Ano de 2014 em Cerejeiras foi marcado por megaobra, violência e “zap-zap”

A próxima edição do jornal FOLHA DO SUL, que circula a partir de amanhã,  dia 03, traze uma reportagem com uma retrospectiva do ano de 2014 em Cerejeiras. A matéria, assinada pelo correspondente do jornal no município, afirma que a obra de saneamento básico e os casos de violência urbana foram as duas estacas mais visíveis do ano que passou.

Uma megaobra, cujo valor passa dos R$ 26 milhões, foi quase totalmente executada no município em 2014. A benfeitoria de saneamento básico, uma iniciativa do governo federal, está em curso na área urbana cerejeirense.

No ano passado, foi a etapa de enterrar os encanamentos da obra. Por isso, o incômodo causado à população urbana, em particular, levantou uma série de críticas à administração pública municipal, o que levou os vereadores de Cerejeiras a fazerem pelo menos quatro reuniões públicas sobre a questão.

Um outro assunto que tomou conta do ano de 2014 no município foi a violência.
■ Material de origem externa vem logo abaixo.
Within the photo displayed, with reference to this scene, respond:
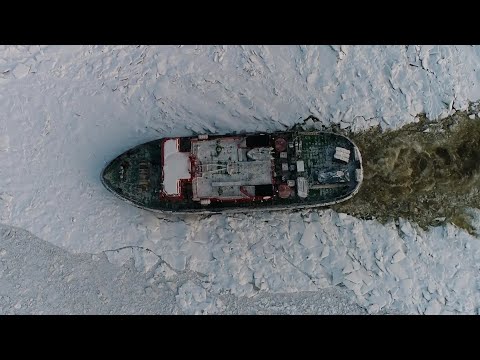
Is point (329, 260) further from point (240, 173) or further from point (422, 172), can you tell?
point (422, 172)

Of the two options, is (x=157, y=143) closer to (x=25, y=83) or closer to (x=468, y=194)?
(x=25, y=83)

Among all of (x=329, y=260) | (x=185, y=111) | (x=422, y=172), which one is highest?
(x=185, y=111)

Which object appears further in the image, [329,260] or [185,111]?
[185,111]

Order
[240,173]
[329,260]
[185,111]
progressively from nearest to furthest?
[240,173], [329,260], [185,111]

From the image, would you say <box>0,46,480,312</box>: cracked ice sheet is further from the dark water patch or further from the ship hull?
the ship hull

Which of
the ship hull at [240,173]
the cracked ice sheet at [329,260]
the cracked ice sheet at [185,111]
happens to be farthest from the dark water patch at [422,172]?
the ship hull at [240,173]

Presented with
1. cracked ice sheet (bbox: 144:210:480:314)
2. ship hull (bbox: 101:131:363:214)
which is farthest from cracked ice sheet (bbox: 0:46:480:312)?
ship hull (bbox: 101:131:363:214)

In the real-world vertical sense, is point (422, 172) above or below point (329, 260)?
above

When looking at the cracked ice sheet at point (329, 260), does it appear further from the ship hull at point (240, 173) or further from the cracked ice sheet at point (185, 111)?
the ship hull at point (240, 173)

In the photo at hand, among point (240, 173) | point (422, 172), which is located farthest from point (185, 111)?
point (422, 172)
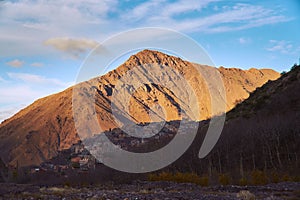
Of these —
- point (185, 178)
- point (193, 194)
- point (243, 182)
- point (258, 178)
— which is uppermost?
point (193, 194)

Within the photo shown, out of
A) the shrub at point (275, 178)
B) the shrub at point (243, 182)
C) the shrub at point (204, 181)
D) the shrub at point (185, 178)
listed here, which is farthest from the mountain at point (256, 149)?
the shrub at point (243, 182)

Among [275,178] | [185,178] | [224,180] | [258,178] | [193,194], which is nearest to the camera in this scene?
[193,194]

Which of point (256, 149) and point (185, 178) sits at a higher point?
point (256, 149)

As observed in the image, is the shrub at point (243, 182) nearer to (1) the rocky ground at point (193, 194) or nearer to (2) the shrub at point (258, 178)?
(2) the shrub at point (258, 178)

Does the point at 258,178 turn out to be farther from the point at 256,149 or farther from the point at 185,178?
the point at 256,149

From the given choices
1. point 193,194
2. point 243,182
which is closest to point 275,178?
point 243,182

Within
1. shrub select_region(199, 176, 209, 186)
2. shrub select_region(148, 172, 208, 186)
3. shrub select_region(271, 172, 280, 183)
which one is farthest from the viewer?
shrub select_region(148, 172, 208, 186)

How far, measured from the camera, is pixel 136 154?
96.6 meters

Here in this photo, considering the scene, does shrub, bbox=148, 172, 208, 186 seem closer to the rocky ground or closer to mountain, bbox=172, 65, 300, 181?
mountain, bbox=172, 65, 300, 181

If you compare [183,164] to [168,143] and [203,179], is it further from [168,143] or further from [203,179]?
[203,179]

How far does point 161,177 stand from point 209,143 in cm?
2048

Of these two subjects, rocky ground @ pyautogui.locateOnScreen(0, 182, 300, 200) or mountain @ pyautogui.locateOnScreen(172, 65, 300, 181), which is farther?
mountain @ pyautogui.locateOnScreen(172, 65, 300, 181)

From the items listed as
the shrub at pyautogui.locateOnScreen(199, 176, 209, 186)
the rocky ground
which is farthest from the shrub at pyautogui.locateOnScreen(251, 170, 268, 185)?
the shrub at pyautogui.locateOnScreen(199, 176, 209, 186)

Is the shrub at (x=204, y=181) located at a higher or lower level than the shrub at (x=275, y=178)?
lower
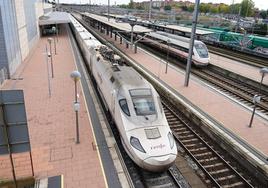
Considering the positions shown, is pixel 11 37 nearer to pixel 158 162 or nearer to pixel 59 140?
pixel 59 140

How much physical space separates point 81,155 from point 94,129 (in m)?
2.38

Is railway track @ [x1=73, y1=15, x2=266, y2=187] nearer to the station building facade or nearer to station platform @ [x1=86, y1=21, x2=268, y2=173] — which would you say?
station platform @ [x1=86, y1=21, x2=268, y2=173]

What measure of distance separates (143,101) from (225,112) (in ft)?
23.9

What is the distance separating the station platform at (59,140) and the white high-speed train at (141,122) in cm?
142

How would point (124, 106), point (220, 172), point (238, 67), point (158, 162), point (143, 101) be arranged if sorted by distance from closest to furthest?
1. point (158, 162)
2. point (124, 106)
3. point (143, 101)
4. point (220, 172)
5. point (238, 67)

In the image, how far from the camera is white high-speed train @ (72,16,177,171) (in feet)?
30.7

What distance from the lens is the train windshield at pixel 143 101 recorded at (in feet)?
35.4

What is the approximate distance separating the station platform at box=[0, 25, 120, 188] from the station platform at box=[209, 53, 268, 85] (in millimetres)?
15226

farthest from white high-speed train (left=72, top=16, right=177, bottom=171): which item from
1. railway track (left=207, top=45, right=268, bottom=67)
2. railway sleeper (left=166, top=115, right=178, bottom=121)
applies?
railway track (left=207, top=45, right=268, bottom=67)

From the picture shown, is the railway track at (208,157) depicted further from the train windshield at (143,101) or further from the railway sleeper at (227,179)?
the train windshield at (143,101)

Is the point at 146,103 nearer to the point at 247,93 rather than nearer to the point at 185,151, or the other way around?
the point at 185,151

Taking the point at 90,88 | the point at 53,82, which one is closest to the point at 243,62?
the point at 90,88

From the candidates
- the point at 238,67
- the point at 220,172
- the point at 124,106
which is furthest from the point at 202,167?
the point at 238,67

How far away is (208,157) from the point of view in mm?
12305
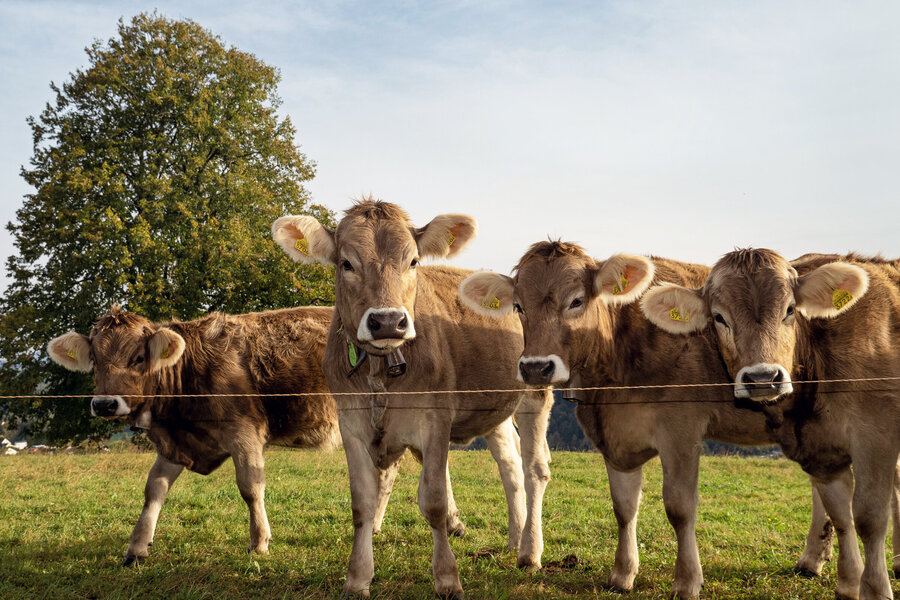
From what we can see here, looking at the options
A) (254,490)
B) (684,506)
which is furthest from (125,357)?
(684,506)

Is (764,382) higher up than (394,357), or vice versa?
(764,382)

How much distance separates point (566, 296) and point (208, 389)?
4350 millimetres

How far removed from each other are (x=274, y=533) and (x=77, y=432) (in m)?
18.2

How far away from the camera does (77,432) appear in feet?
75.6

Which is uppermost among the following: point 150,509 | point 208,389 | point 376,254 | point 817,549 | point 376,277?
point 376,254

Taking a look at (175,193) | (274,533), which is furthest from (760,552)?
(175,193)

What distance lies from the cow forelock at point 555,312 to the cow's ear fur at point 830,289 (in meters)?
1.45

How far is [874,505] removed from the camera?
4.88m

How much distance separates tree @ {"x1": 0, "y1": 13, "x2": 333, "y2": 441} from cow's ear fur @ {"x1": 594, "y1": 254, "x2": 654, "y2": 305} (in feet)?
59.9

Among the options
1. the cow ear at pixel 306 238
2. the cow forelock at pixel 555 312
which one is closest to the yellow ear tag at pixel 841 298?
the cow forelock at pixel 555 312

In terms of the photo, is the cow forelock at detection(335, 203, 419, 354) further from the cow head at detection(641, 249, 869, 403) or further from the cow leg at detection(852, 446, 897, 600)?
the cow leg at detection(852, 446, 897, 600)

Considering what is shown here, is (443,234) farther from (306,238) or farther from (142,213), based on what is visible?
(142,213)

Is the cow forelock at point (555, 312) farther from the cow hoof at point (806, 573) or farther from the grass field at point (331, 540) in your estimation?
the cow hoof at point (806, 573)

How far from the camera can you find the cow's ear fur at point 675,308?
5.29 m
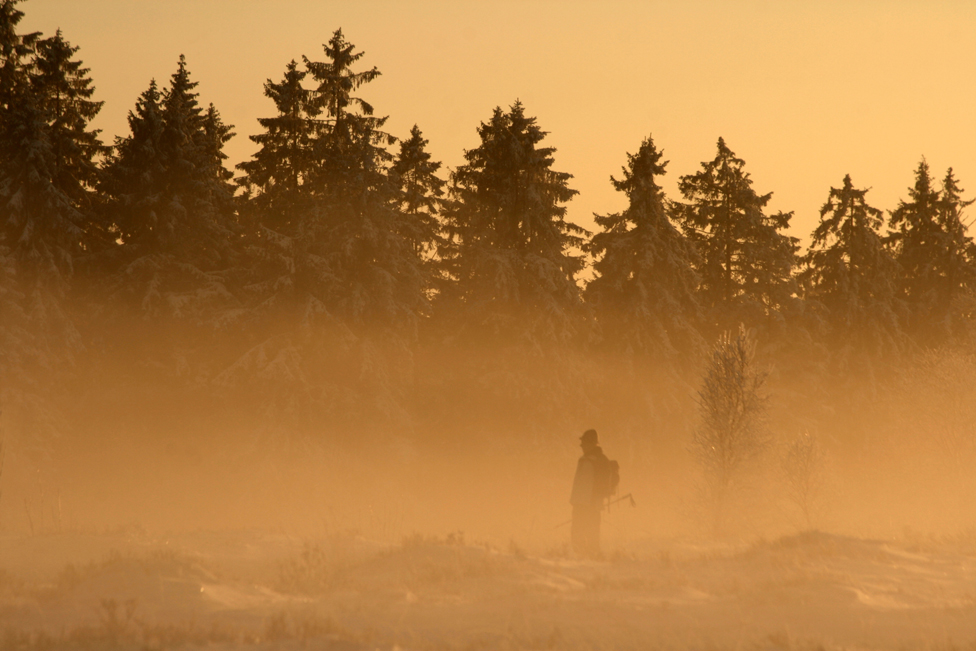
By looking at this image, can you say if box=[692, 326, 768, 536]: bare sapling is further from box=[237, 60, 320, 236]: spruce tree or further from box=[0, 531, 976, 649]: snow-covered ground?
box=[237, 60, 320, 236]: spruce tree

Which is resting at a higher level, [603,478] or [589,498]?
[603,478]

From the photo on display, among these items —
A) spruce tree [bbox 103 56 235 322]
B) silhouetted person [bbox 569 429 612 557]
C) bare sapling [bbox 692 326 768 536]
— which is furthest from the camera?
spruce tree [bbox 103 56 235 322]

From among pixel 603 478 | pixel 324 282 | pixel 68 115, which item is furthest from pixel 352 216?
pixel 603 478

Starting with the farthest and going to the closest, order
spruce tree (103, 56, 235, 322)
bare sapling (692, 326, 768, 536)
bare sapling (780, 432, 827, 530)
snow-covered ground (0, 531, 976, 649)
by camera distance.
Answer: spruce tree (103, 56, 235, 322) < bare sapling (780, 432, 827, 530) < bare sapling (692, 326, 768, 536) < snow-covered ground (0, 531, 976, 649)

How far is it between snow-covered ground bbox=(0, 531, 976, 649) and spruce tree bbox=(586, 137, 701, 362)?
19.6 m

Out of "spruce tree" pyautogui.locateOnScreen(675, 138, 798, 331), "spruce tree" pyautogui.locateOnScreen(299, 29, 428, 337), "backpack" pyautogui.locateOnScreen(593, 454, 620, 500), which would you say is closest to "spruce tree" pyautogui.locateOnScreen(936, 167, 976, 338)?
"spruce tree" pyautogui.locateOnScreen(675, 138, 798, 331)

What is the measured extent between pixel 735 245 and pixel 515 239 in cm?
1048

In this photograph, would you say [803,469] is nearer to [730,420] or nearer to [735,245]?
[730,420]

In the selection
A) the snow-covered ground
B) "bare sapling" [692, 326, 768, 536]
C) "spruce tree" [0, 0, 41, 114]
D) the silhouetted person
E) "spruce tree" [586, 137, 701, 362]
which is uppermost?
"spruce tree" [0, 0, 41, 114]

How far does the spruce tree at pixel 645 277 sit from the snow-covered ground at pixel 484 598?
19.6 metres

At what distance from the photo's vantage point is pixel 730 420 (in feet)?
75.6

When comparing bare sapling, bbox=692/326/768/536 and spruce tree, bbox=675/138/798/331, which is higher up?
spruce tree, bbox=675/138/798/331

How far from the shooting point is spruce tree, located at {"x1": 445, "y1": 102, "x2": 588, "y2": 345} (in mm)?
29609

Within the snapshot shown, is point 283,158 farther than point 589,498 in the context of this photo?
Yes
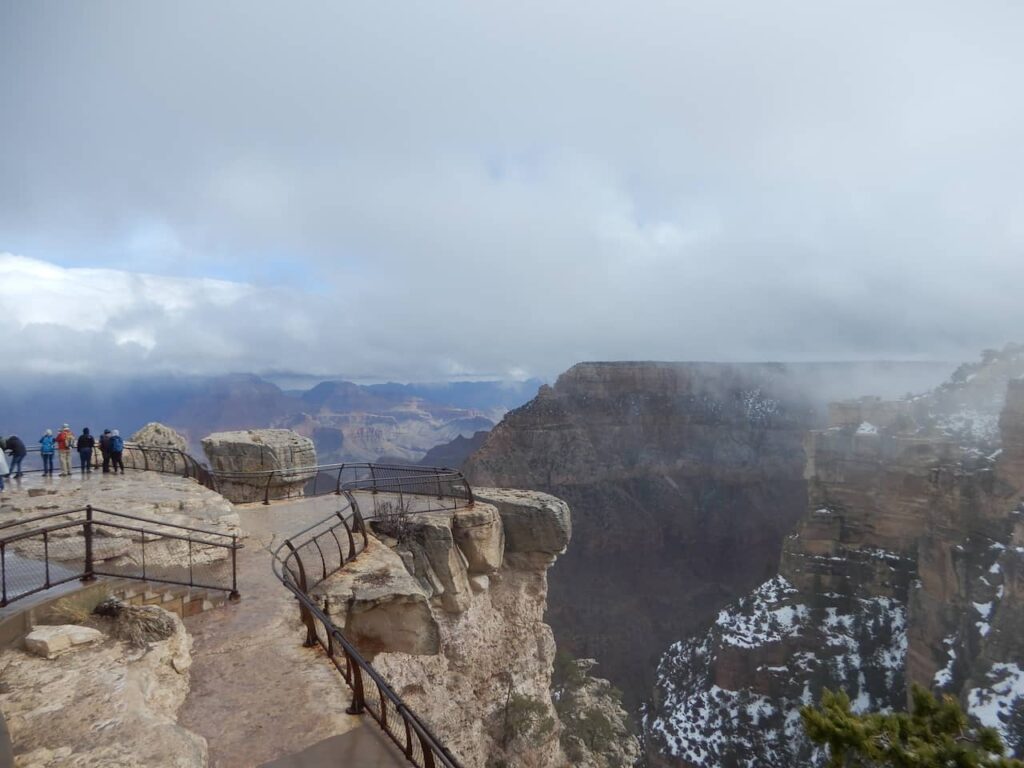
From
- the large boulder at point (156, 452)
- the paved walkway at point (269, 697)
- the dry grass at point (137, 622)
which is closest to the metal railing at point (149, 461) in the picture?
the large boulder at point (156, 452)

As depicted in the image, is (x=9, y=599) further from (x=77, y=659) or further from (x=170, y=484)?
(x=170, y=484)

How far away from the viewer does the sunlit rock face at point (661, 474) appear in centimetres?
6544

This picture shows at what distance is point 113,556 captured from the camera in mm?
9062

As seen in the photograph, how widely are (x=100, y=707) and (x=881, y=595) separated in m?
45.8

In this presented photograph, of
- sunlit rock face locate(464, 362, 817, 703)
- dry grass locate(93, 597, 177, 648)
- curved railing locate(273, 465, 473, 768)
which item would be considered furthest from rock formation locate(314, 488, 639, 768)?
sunlit rock face locate(464, 362, 817, 703)

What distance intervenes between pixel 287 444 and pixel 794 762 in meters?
30.5

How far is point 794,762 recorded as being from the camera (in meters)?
31.1

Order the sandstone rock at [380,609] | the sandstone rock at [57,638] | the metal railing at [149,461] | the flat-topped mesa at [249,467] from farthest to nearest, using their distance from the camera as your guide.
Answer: the metal railing at [149,461] → the flat-topped mesa at [249,467] → the sandstone rock at [380,609] → the sandstone rock at [57,638]

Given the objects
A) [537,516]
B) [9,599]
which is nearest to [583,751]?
[537,516]

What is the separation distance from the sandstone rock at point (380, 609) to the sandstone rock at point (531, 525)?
835 centimetres

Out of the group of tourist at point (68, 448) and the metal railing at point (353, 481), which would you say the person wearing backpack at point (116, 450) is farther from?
the metal railing at point (353, 481)

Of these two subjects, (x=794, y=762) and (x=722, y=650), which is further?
(x=722, y=650)

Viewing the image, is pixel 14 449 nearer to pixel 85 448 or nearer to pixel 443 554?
pixel 85 448

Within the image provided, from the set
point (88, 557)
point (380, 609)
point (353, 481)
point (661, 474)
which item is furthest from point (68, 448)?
point (661, 474)
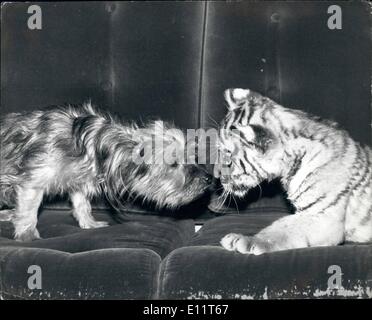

Em Cerejeiras, este ano não foi dos mais tranquilos. Há até pioneiros que dizem que foram os doze meses mais violentos da história da cidade.

Houve casos de assalto a residências, em que bandidos deixaram os moradores da casa, um casal idoso de empresários, amarrados dentro do banheiro e, na fuga, os criminosos tocaram fogo na caminhonete das vítimas.

Também houve o caso do assassinato do filho de um dos vereadores mais conhecidos do município. O pecuarista Márcio Feliciano, filho do vereador José Feliciano, o Zezão (PR), atual vice-presidente da Câmara, foi morto a tiros no dia 30 de maio de 2014. Até o momento, o crime permanece insolúvel pela polícia.

Em outro caso, apenas para ficar em mais um exemplo de violência, um assalto a uma joalheria espalhou pânico entre a população urbana. Um par de jovens, na casa dos 20 anos, assaltou o estebelecimento, mantendo uma moça como refém. Com a ação da polícia, o caso terminou bem e os criminosos estão na cadeia.

E, por fim, o que mais marcou o ano de 2014, pelo menos entre a população dotada de celulares possantes, foi a chegada de um aplicativo de mensagens instantâneas. O WhatsApp virou mania. Até os empresários cerejeirenses, que não são tão afeitos às novidades, caíram na tentação de usar o aplicativo para quase todo tipo de comunicação empresarial – entre chefia e funcionários, entre colegas, entre diretores de associação de classe.

A mania do WhatsApp em Cerejeiras foi tamanha que, agora em dezembro, uma piada que correu entre os usuários dos aplicativos quase mobilizou a polícia local. O ano de 2014 em Cerejeiras também foi o do “zap-zap”, como o aplicativo é popularmente chamado.